- WRITTEN PROBLEM
Retype the material word for word, from its first line down through the line containing "what is nearest to the ceiling".

- DATA LINES
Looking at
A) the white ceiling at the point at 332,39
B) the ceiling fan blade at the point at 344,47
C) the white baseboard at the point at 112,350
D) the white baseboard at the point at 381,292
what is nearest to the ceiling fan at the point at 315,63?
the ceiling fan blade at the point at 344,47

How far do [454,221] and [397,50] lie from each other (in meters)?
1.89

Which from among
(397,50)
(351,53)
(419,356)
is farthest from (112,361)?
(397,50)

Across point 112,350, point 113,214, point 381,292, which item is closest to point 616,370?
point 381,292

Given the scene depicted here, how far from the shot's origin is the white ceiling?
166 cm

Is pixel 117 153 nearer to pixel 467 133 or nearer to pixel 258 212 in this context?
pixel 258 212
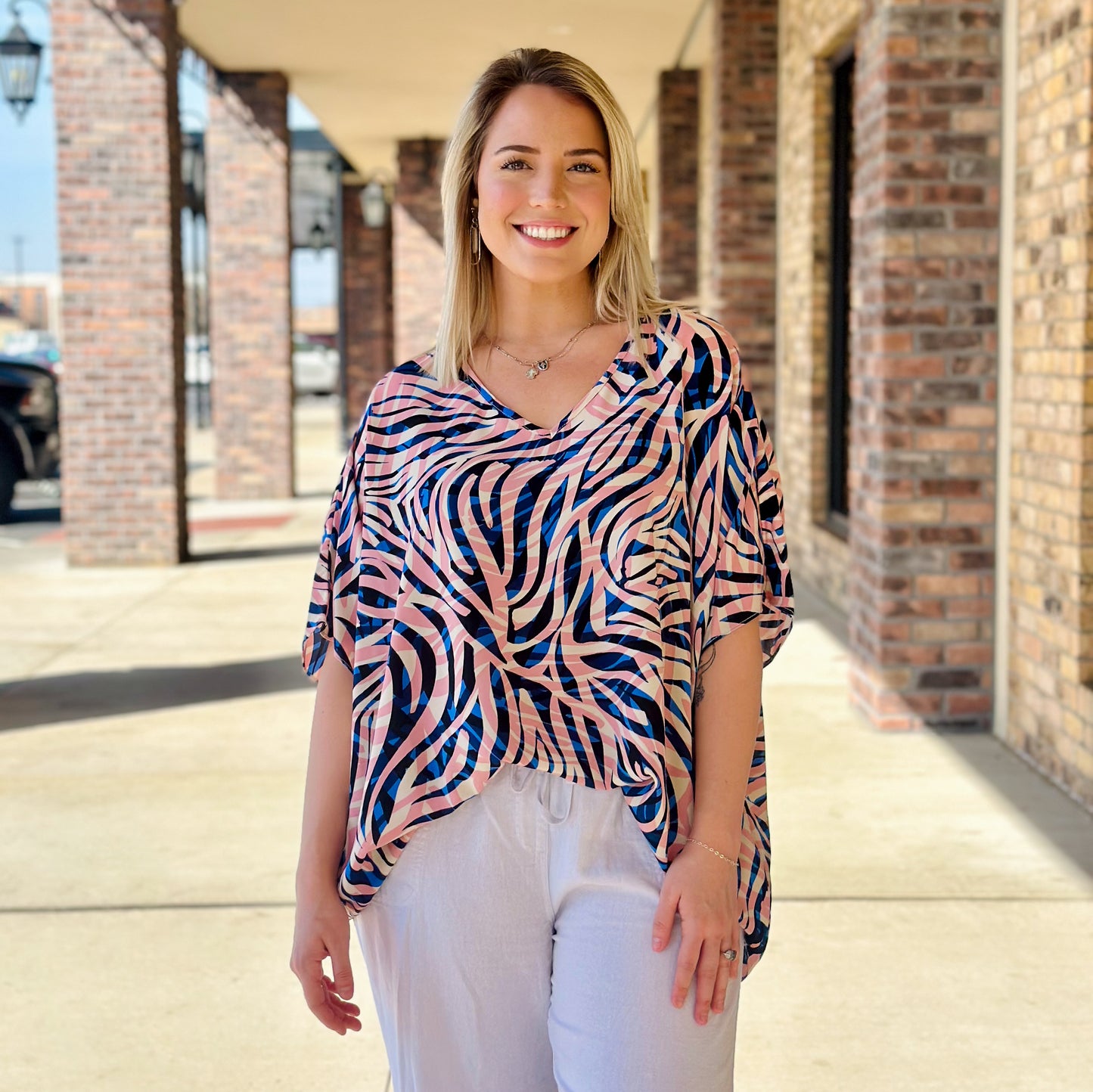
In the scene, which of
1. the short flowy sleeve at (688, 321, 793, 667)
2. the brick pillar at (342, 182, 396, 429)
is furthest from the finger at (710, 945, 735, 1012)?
the brick pillar at (342, 182, 396, 429)

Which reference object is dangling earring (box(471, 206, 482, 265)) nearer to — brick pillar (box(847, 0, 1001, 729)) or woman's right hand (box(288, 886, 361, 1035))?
woman's right hand (box(288, 886, 361, 1035))

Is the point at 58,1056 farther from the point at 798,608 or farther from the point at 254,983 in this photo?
the point at 798,608

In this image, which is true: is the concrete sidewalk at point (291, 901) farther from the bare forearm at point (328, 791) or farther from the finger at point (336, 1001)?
the bare forearm at point (328, 791)

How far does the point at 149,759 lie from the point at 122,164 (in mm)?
5971

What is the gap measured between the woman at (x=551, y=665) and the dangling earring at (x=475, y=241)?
68mm

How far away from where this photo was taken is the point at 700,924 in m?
1.67

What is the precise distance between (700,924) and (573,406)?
0.60m

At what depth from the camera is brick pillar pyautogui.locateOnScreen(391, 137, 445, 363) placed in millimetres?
19391

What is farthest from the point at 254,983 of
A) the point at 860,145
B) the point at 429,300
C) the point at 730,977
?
the point at 429,300

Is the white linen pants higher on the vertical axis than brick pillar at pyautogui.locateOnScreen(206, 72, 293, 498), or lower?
lower

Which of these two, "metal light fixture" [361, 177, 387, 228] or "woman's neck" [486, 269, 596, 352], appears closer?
"woman's neck" [486, 269, 596, 352]

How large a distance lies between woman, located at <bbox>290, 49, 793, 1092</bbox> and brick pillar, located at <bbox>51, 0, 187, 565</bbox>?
28.8ft

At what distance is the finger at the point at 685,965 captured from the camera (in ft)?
5.42

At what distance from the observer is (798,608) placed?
840cm
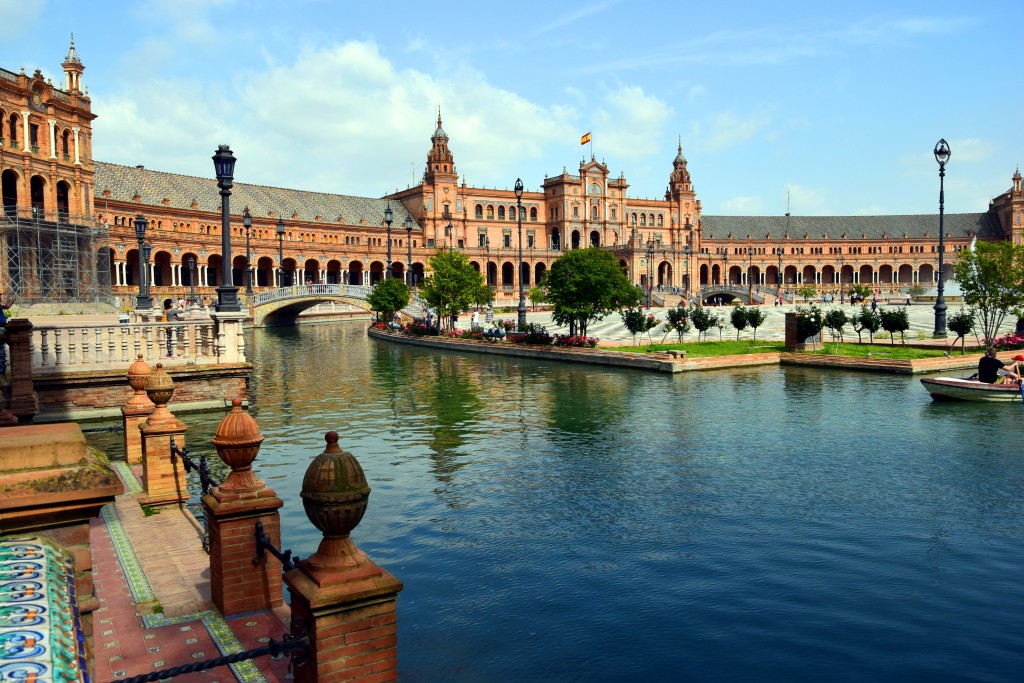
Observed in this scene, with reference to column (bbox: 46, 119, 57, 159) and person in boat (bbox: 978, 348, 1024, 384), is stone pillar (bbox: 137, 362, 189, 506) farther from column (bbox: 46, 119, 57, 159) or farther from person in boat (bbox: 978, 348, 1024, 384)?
column (bbox: 46, 119, 57, 159)

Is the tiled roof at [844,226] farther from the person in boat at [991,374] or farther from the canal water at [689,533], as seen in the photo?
the canal water at [689,533]

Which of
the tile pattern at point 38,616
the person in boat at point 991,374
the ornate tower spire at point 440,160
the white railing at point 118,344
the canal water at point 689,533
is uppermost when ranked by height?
the ornate tower spire at point 440,160

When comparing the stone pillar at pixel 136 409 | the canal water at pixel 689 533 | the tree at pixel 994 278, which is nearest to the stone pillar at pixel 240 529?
the canal water at pixel 689 533

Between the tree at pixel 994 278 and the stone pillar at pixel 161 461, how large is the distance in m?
27.6

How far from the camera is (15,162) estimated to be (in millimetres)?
46406

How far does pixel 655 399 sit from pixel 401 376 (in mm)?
11257

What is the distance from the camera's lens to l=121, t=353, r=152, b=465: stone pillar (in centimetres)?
1323

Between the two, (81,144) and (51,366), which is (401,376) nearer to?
(51,366)

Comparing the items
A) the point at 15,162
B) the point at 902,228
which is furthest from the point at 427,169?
the point at 902,228

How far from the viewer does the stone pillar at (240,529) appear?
7363 mm

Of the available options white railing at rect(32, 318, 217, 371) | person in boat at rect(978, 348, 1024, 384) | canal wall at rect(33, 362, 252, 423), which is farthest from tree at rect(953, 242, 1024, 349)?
white railing at rect(32, 318, 217, 371)

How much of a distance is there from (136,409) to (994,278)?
2900 cm

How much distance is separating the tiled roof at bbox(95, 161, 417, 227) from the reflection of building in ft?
0.63

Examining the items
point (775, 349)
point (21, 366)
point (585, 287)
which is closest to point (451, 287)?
point (585, 287)
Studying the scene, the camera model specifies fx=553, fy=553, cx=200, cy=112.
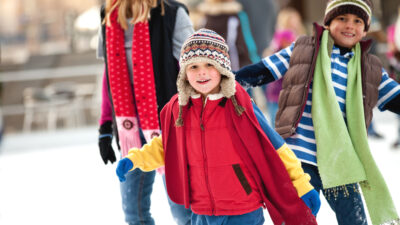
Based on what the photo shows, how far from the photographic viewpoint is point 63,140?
28.9ft

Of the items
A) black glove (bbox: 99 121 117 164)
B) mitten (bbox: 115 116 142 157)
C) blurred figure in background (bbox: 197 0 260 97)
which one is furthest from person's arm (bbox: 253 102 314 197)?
blurred figure in background (bbox: 197 0 260 97)

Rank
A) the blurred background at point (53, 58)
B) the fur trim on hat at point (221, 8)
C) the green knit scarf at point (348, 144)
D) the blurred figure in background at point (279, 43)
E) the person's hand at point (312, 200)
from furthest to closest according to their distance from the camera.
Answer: the blurred background at point (53, 58) → the blurred figure in background at point (279, 43) → the fur trim on hat at point (221, 8) → the green knit scarf at point (348, 144) → the person's hand at point (312, 200)

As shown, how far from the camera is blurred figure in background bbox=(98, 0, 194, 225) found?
227 centimetres

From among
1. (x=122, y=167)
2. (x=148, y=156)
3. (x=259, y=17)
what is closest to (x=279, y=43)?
(x=259, y=17)

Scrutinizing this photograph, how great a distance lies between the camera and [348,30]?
2219mm

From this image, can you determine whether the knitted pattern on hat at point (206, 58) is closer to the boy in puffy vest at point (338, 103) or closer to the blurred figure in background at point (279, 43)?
the boy in puffy vest at point (338, 103)

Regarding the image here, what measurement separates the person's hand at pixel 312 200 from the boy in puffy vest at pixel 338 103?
0.30 metres

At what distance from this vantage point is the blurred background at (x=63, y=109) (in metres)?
4.21

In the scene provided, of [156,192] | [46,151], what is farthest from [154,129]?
[46,151]

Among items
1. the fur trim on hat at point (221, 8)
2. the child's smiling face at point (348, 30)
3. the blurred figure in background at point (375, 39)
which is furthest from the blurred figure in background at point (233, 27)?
the child's smiling face at point (348, 30)

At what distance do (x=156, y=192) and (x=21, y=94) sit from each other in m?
7.47

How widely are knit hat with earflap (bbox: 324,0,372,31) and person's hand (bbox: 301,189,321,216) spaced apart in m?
0.81

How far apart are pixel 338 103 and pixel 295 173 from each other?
47 cm

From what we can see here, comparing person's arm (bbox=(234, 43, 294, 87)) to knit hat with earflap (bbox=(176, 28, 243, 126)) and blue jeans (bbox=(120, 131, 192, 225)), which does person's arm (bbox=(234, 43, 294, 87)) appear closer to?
knit hat with earflap (bbox=(176, 28, 243, 126))
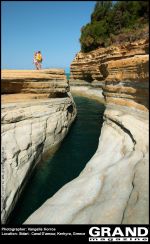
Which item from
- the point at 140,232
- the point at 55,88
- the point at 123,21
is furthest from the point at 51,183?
the point at 123,21

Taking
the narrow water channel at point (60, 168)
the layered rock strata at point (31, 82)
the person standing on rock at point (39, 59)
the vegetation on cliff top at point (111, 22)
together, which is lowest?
the narrow water channel at point (60, 168)

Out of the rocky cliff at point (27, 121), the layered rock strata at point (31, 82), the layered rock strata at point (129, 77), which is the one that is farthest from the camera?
the layered rock strata at point (31, 82)

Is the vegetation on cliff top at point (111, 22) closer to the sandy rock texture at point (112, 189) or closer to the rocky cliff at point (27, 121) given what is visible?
the rocky cliff at point (27, 121)

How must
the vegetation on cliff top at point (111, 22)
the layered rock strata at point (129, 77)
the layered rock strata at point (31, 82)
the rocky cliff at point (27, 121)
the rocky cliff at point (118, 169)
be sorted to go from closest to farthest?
the rocky cliff at point (118, 169) → the rocky cliff at point (27, 121) → the layered rock strata at point (129, 77) → the layered rock strata at point (31, 82) → the vegetation on cliff top at point (111, 22)

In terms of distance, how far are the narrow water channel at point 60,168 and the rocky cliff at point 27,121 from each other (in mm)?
478

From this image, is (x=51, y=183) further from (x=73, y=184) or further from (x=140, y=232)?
(x=140, y=232)

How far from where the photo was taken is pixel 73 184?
13.6 metres

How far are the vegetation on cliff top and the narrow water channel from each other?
59.9 feet

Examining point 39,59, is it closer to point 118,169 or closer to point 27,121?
point 27,121

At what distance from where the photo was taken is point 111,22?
46.4m

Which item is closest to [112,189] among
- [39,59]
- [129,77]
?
[129,77]

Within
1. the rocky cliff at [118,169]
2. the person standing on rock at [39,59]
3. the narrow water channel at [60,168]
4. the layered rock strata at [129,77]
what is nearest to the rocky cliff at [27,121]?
the narrow water channel at [60,168]

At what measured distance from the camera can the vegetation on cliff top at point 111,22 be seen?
40.2 m

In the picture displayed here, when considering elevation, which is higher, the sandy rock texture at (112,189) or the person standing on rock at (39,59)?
the person standing on rock at (39,59)
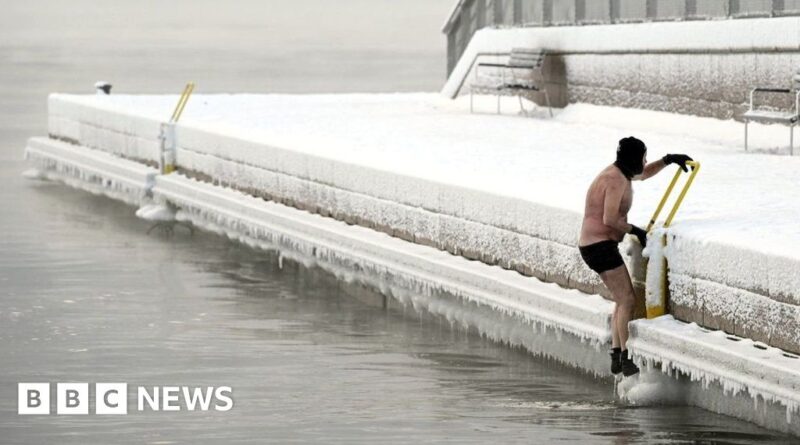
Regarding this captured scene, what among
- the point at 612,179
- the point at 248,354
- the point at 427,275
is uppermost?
the point at 612,179

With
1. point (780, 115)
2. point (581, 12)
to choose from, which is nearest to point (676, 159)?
point (780, 115)

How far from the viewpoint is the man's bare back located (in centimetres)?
1484

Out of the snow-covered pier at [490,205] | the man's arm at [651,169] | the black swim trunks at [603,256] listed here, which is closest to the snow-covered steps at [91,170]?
the snow-covered pier at [490,205]

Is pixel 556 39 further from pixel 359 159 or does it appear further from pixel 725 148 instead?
pixel 359 159

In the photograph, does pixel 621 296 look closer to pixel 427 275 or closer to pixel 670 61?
pixel 427 275

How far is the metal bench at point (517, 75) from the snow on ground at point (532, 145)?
328mm

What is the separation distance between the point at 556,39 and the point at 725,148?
25.3ft

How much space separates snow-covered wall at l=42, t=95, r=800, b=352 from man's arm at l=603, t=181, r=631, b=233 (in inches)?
13.6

- SOLUTION TO THIS PROBLEM
Looking at
A) the white ceiling at the point at 332,39
B) the ceiling fan blade at the point at 344,47
C) the white baseboard at the point at 112,350
D) the white baseboard at the point at 381,292
what is nearest to the ceiling fan at the point at 315,63?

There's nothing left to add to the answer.